Exercise set:
- 1) In the non-compete clause below, what determines when the period of Corelli's covenant ends? Explain in one to three sentences.
- 2) Continue the non-compete clause below from the point where it stops.

For a period equal to the earlier of (i) two (2) years from and after the
date of this Agreement, or a (ii) occurrence and continuation of a "Default
Event" (as defined in Section 1.4 below), Corelli hereby covenants and agrees
that he shall not:
(a) enter, directly or indirectly, into the employ of or render directly
or indirectly, any services to any person, firm or corporation (i) that owns or
operates a direct mail retail catalog business that sells in North America (A) a
substantial number of items consisting of artificial flowers, plants or trees,
(B) a commercially recognized line of products or product category ("Products")
from which the Company derived 10% or more of its net sales during the twelve
(12) months ending on the date of this Agreement and during the twelve (12)

Data provided:

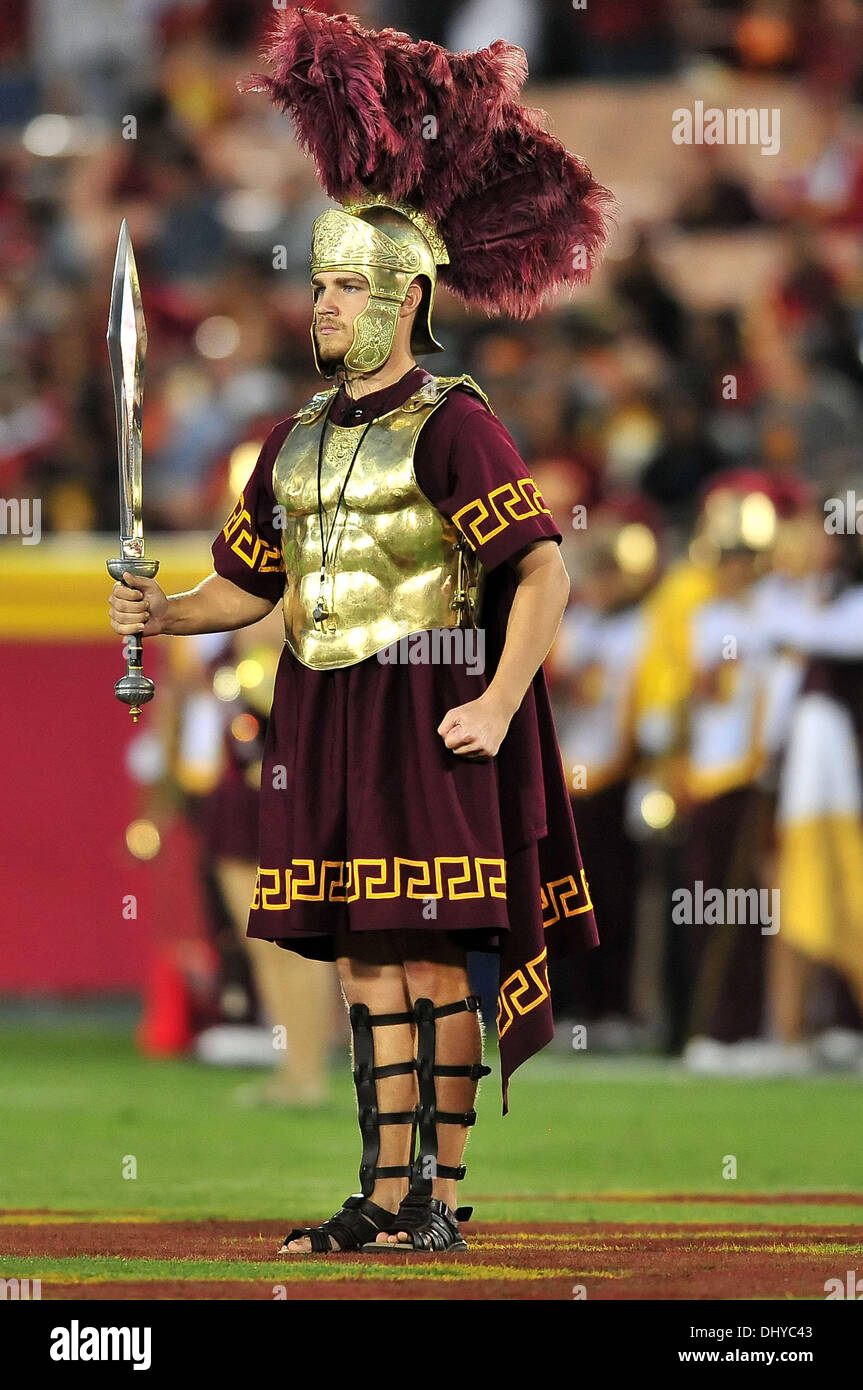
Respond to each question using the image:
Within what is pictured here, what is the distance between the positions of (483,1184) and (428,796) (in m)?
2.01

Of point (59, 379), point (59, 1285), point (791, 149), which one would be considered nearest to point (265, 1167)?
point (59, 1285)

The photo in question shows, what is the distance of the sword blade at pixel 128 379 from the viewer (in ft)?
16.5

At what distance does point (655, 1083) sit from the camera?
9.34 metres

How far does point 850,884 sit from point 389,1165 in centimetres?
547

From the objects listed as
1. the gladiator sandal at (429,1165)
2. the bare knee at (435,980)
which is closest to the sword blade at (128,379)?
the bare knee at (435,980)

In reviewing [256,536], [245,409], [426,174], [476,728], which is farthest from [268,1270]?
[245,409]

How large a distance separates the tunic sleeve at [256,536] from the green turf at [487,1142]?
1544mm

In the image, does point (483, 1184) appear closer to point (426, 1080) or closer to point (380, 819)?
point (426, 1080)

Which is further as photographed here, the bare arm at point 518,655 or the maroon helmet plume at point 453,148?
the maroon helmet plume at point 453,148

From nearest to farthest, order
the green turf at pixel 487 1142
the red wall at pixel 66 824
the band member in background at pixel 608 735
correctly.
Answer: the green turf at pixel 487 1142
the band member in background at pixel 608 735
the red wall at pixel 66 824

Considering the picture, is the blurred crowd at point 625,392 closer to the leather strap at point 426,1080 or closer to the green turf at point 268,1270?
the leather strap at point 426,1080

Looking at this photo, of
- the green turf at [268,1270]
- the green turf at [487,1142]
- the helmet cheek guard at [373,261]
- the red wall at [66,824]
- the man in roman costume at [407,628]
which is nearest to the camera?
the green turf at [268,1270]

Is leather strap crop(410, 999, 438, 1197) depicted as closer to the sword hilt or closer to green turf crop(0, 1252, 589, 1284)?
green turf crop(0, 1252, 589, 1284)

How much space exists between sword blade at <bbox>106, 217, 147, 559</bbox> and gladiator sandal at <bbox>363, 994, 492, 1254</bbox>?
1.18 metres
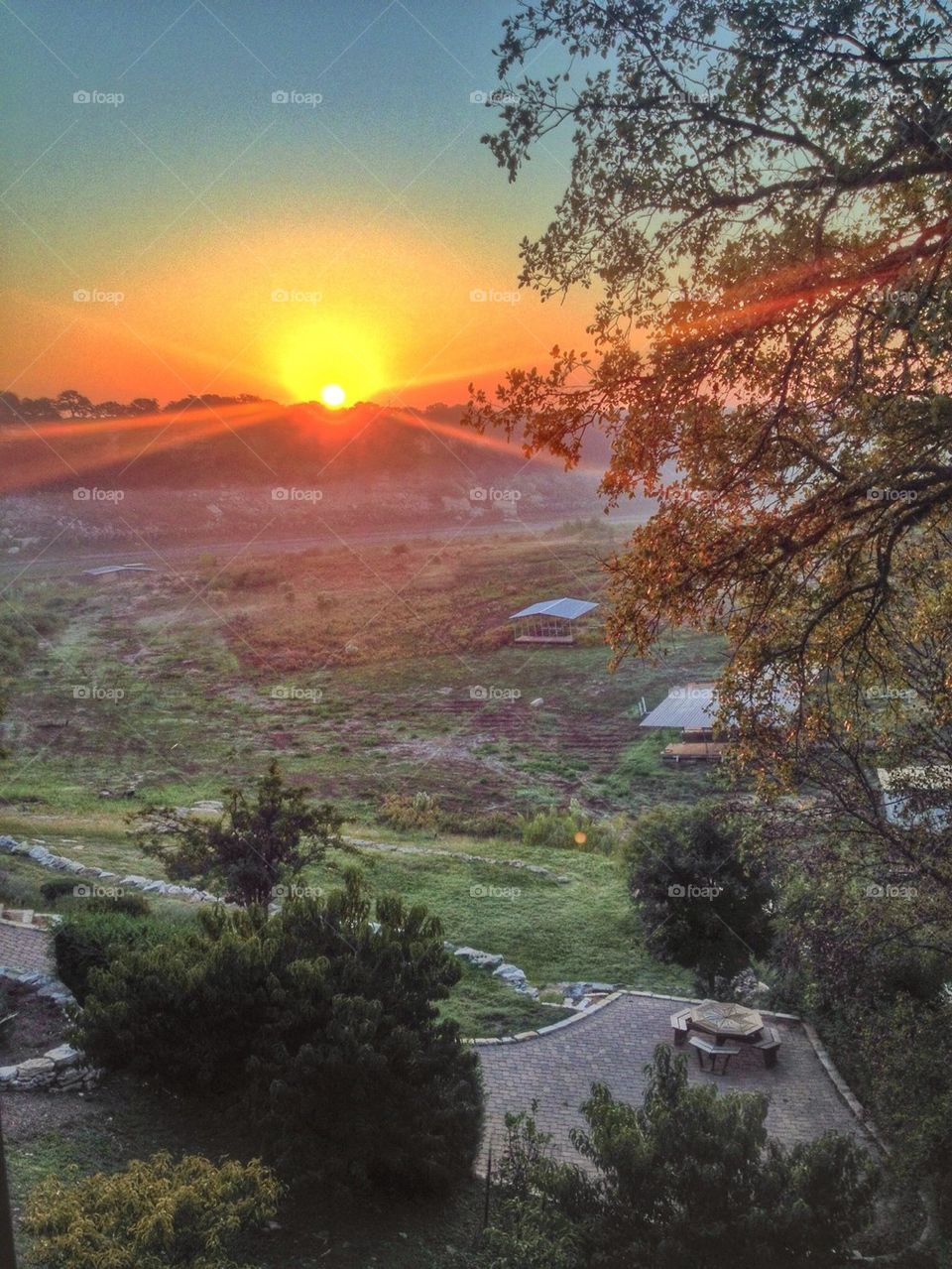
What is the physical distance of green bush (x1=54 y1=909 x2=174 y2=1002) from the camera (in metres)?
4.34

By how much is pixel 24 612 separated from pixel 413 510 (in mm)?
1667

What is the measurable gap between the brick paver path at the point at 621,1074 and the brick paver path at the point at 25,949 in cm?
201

---

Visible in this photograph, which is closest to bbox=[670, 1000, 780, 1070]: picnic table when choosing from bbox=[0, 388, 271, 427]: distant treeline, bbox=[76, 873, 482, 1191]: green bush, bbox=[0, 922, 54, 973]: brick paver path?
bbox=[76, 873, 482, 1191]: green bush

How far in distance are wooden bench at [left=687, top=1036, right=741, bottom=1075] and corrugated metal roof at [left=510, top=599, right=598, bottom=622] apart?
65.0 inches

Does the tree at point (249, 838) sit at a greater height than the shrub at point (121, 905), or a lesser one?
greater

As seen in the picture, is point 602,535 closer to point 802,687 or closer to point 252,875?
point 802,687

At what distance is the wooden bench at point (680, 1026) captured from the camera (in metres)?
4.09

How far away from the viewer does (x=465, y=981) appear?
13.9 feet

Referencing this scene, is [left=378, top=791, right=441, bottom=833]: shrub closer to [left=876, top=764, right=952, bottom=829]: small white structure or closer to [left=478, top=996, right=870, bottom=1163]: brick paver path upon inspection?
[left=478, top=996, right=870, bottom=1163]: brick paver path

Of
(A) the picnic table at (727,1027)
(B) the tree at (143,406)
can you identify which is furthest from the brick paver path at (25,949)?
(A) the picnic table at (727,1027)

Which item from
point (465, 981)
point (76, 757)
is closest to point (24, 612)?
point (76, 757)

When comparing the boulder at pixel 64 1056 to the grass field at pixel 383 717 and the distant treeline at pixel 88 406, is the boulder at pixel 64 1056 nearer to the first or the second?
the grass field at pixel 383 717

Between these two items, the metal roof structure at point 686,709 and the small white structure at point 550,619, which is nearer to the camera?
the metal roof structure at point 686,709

* * *

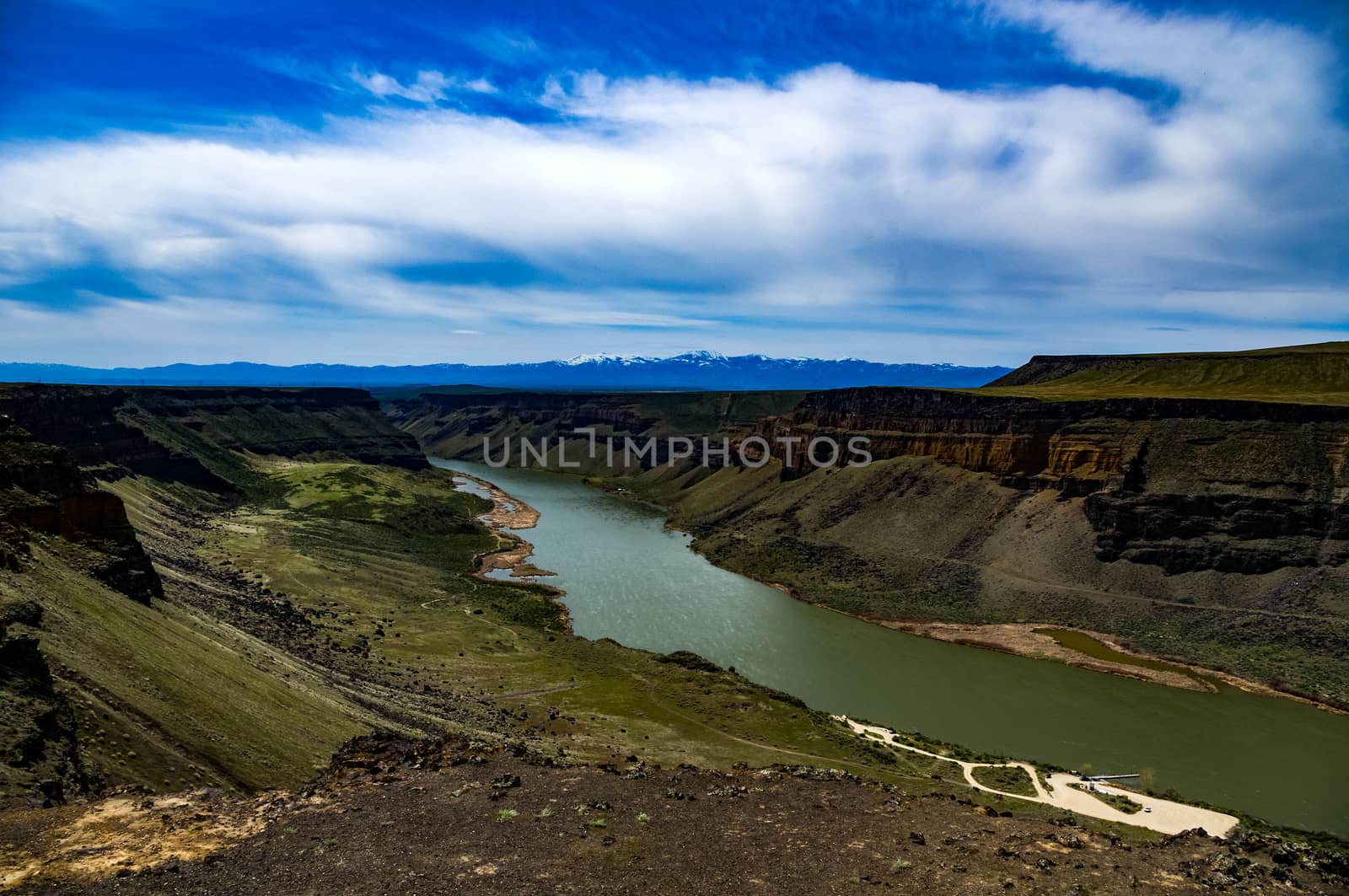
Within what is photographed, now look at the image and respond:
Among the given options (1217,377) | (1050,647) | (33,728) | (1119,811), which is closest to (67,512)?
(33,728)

Responses to the tasks:
- 1) The period ends at whichever comes first: two years from the date of the Agreement, or the occurrence and continuation of a "Default Event," which Section 1.4 defines. Until then, Corelli is bound by the covenant.

- 2)
months ending on the date such person, firm or corporation with which you are
involved purposes to sell such Products, or (C) any Products actively under
consideration to be sold by the Company at any time during the three (3) months
prior to the date of this Agreement and reasonably anticipated by the Company at
that time to become Products from which the Company will derive 10% or more of
its net sales during the twelve (12) moth period after such Products are first
sold by the Company through its catalog or retail stores, if such Products are
being sold by the Company at the time such person, firm or corporation with
which Corelli is involved proposes to sell such Products, or (ii) that is
engaged in the sale of any of the Products identified in subclauses (A), (B) and
(C) above, through its own retail stores located within the commercially
recognized marketing areas in which the Company has, as at the date of this
Agreement, either an existing retail store or a complete detailed marketing plan
approved by the Board of Directors which includes a plan to open a retail store
in such marketing area;
(b) engage, directly or indirectly, in any such business for Corelli's own
account; or
(c) become interested, directly or indirectly, in any such business as a
general partner, shareholder, director, officer, principal, agent, employee,
trustee, consultant, advisor, or in any other relationship or capacity.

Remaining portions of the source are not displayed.